Key Action Items:
- Contact your legislators – again, weekly – to ask for support or updates on SB555 and HB2214
- Provide me with written comments on your experience with treatment of older children (teenagers) and adults with autism, and on use of line therapists or paraprofessionals, so I can help explain the importance to the legislature
- Contact the Autism Commission to ask them to endorse SB555 and HB2214
- Save the date – let’s have an advocacy day in Salem on March 31st; we’ll ask the Autism Commission to support Autism Health Insurance Reform, and meet with individual legislators
See details, at bottom.
On Tuesday, Sen. Edwards led a roundtable discussion about Autism Health Insurance Reform with representatives from the Insurance Industry. All of the major Oregon insurance companies were represented, including Health Net, Kaiser, Lifewise, ODS, PacificSource, Providence, and Regence.
The legislature was represented by Sen. Edwards (lead sponsor of SB555); Sen. Kruse (vice-chair of the Senate Health Care committee); and legislative aides to Rep. Buckley and Rep. Greenlick. I was present as a parent of children with autism, and Kathryn Weit was there on behalf of the Oregon Council for Developmental Disabilities.
Most of the insurance companies did come prepared this time with useful feedback: while I didn’t agree with all of their conclusions or recommendations, we have clearly made substantial progress since 2009, when Kaiser sent a young rock musician with a BA in Political Science and no medical credentials of any kind to give its’ “expert” testimony that no one with autism needed anything more than a referral to Early Intervention and a little speech or occupational therapy.
Regence / Blue Cross stated that “there is sufficient evidence that children between ages 3 and 11 are helped (by ABA) – we’re not arguing about that…. It works in younger children – it really does make a difference in their lives.” They also discussed the need for certification of ABA providers, and expressed support for BACB certification (as addressed in SB555 / HB2214), but indicated the need for some sort of state registration for behavior analysts (which we’re working on).
Providence stated its’ recognition of the importance of providing better health care services for individuals with autism, but said that there was a lively debate within Providence about what care for individuals with autism is appropriate and evidence-based; since this is still underway, he didn’t provide any specific guidance about the range of options being debated within Providence.
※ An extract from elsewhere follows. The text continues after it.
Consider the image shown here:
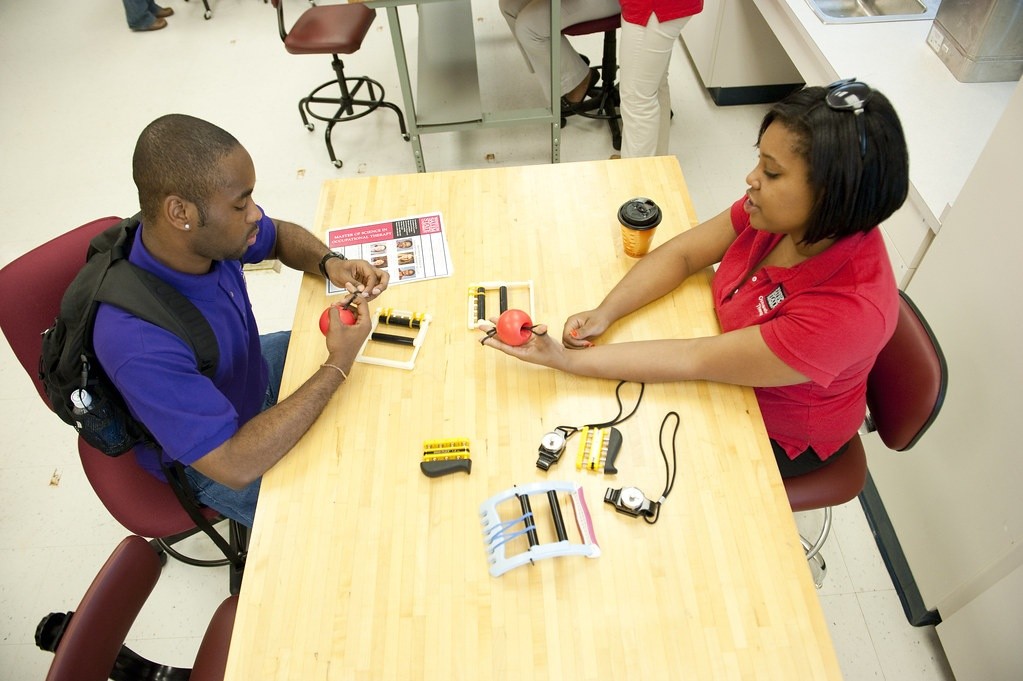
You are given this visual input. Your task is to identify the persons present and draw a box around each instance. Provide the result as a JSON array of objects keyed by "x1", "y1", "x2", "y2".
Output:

He stressed the need to balance treatment needs vs. cost, but didn’t provide any specifics.
ODS identified three concerns. The first was the need for consumer protection – they said that BCBA certification was okay for ABA providers, but that we needed at least a criminal background check for line therapists. They also expressed concern about the way that utilization review was managed in the bill, which allows review only once per 12 months and prohibits other forms of utilization controls (such as arbitrary limits on number or duration of visits). Finally, they pointed out that if we attempted to control costs by imposing an annual spending cap on autism services (which we haven’t done), then this provision would be illegal under the Federal Mental Health Parity law. (The current bill doesn’t include annual spending caps, for exactly this reason).
PacificSource had already announced its’ support for SB555 in the February 28 hearing – for a straightforward reason: they are under a court order to cover ABA. For them, this bill isn’t a mandate – its’ an opportunity to help undo the court ruling against them. They provided a model bill of their own, which would require coverage of autism treatments including ABA, and provide for recognition of ABA providers (a positive step that the court didn’t order) – but would have numerous other significant limitations, such as removal of autism from Oregon’s Mental Health Parity Law; severe annual dollar caps; and age limits.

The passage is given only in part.